If this sounds brutal, it is. Scott doesn’t spare his readers the gruesome details of the murders or the harsh realities of Caleb and Elspeth’s journey, but he pairs the violence with beautiful imagery, lyrical prose and heart-wrenching depictions of grief. When we witness the carnage of the murders, we also see Elspeth carefully changing the bed sheets under her husband’s body and Caleb brushing the falling snow off his dead sister’s face. These irrational and impossibly tender actions feel completely authentic for characters facing such shock and grief. Even the most violent scenes are infused with elegant prose. Scott describes the aftermath of Caleb burning his family’s bodies, being unable to bury them: “stark white, in a smaller circle of ash no more than a yard from where he stood, rested the skeletons of his brothers and sisters. They had fallen in on one another, arms wrapped in arms, legs hooked around legs, rib cages intertwining like hands in prayer.” It’s a horrifying scene, but there’s a strange beauty in the image of bones that appear to be praying.

Scott has also created a memorable, complex character in Elspeth.

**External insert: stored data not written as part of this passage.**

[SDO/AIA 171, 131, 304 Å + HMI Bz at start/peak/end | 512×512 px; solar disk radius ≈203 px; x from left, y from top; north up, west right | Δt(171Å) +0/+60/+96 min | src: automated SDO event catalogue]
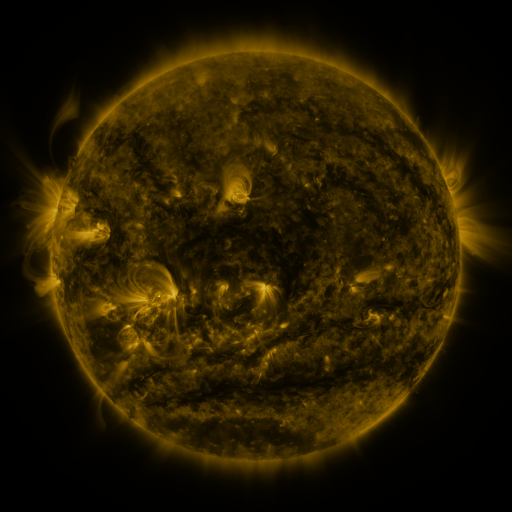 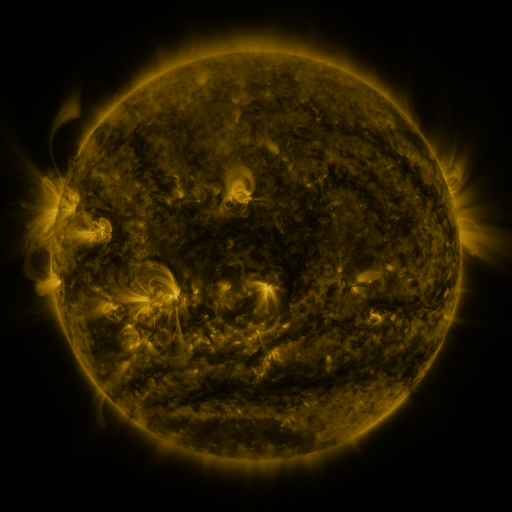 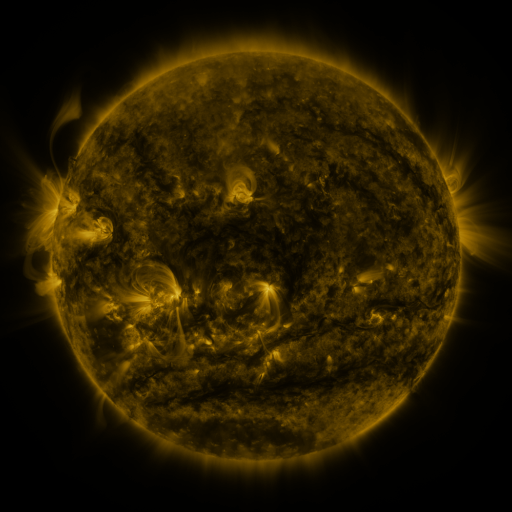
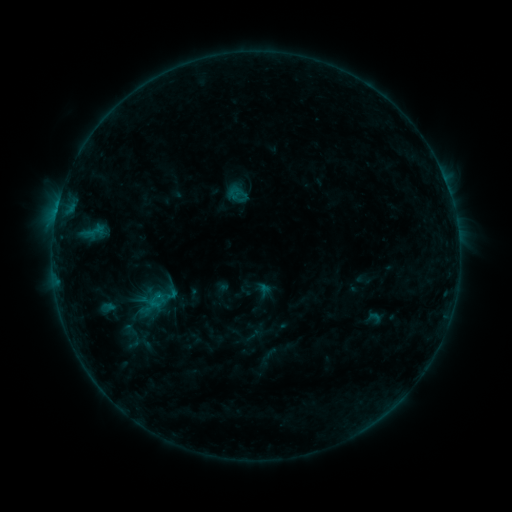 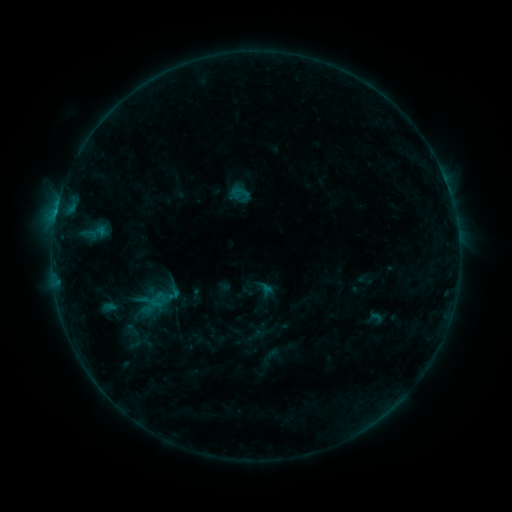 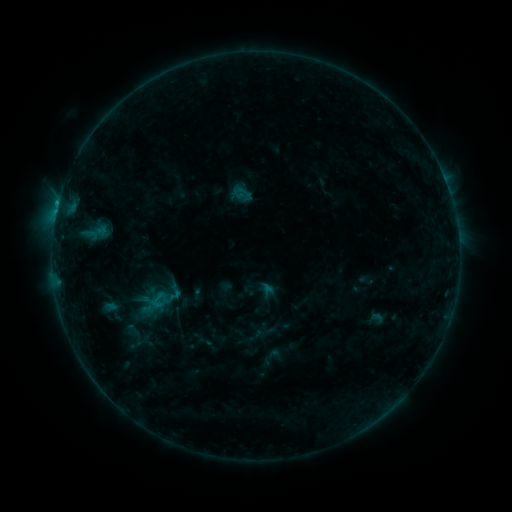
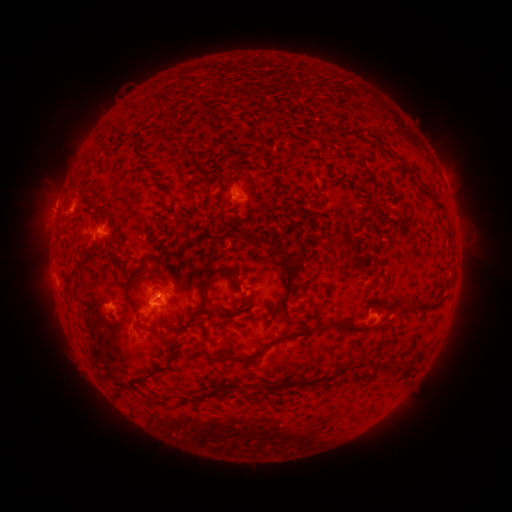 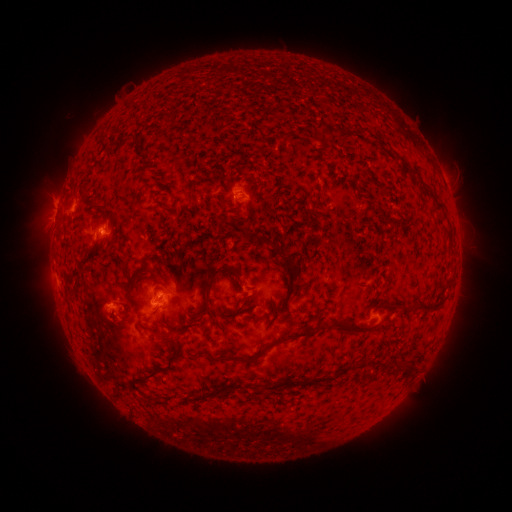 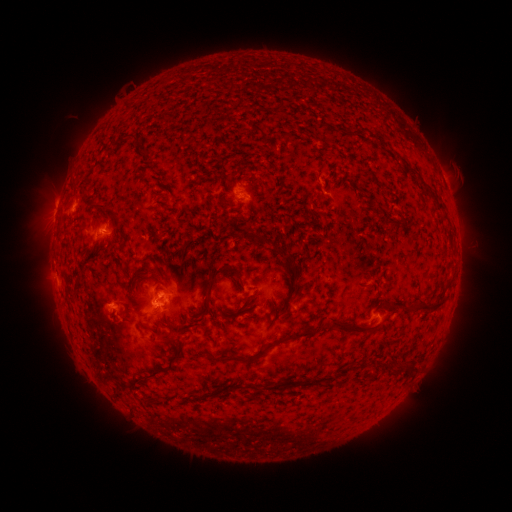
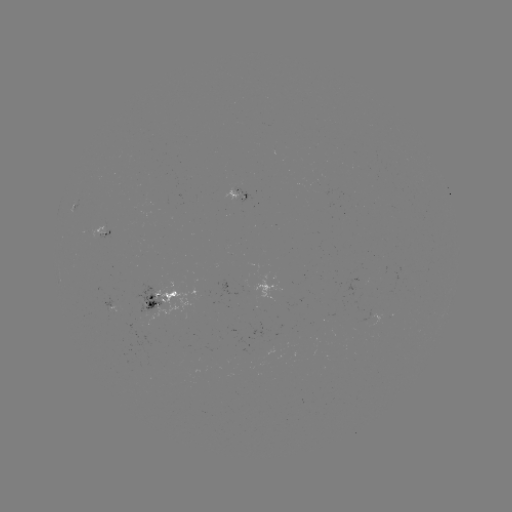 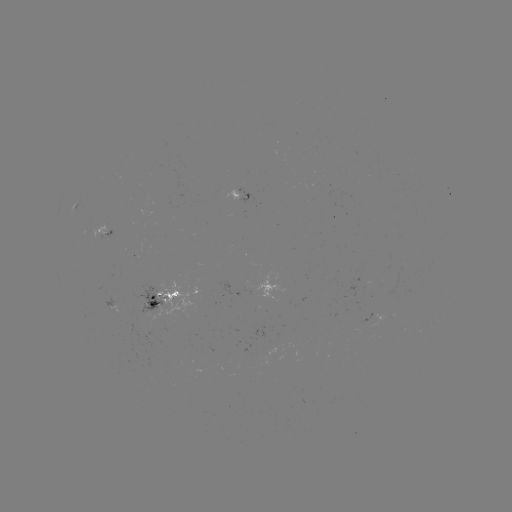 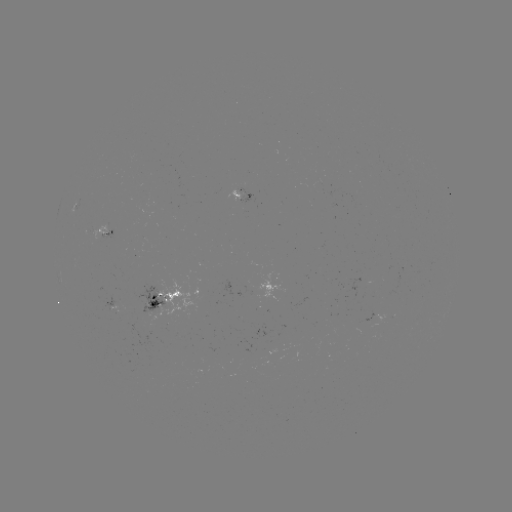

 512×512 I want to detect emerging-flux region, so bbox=[244, 274, 281, 298].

During their journey, Elspeth recalls her earlier life with her husband, how their family came to live such a secluded life, and the distance between Elspeth and her children. This is one of the novel’s driving forces: from the beginning, we know there is something off about Elspeth’s relationship with her children. Scott tells us that “she kept a list of the children’s names and ages, the years crossed out two and three times, so that when she brought gifts, she forgot no one.” It’s a discordant image — the midwife, a woman who earns her living by delivering babies, needing a reminder of her own children’s ages.

Indeed, Elspeth is a deeply flawed parent. As the book flashes back to her early days as a mother, we see her very loving toward her babies, but losing interest in them as they grow. When her son Amos is born, she quickly forgets his older sister; when Amos has grown, she longs for him to be a baby again and even imagines herself taking a razor to his newly grown hair to “restore the baby to what she thought of as its natural state.”

It’s not surprising then to see how little Elspeth knows about her only surviving son. As they travel together, Elspeth slowly begins to know this child that she has paid so little attention to over the years. She struggles to finally become a mother to Caleb, facing the many ways she failed her son in the past and the ways she continues to fail him even as their journey nears its end.

As the novel progresses, Elspeth often feels she is heading toward some punishment for her sins, while Caleb is thinking only of revenge. His frustration with his mother grows when he feels she’s forgotten the reason for their journey, and he is determined to press on, to “try another town and another until they ran out of world” to find the murderers.

The revenge story works well alongside Caleb’s coming-of-age. Early on, Caleb casts himself in a fantasy of how he might have stopped the killers, in which he protects his sister, leaps the fence with his gun and catches the men off guard, telling them “there’ll be no killing today.” It is undeniably the imagining of a 12-year-old boy. Caleb grows over the course of the story as he leaves the farm for the first time and confronts not only the realities of revenge, but the world outside his farm and the truth about Elspeth.

From the first moments of their loss through the end of their journey, Scott has created a world in The Kept that is both devastating and gorgeous. The setting is harsh and beautiful, and violence illuminates moments of grace between a mother and a son who have no one else left, and are still struggling to know each other.

Kara Oakleaf received her MFA in fiction from George Mason University. She currently works at George Mason and manages the annual Fall for the Book literary festival.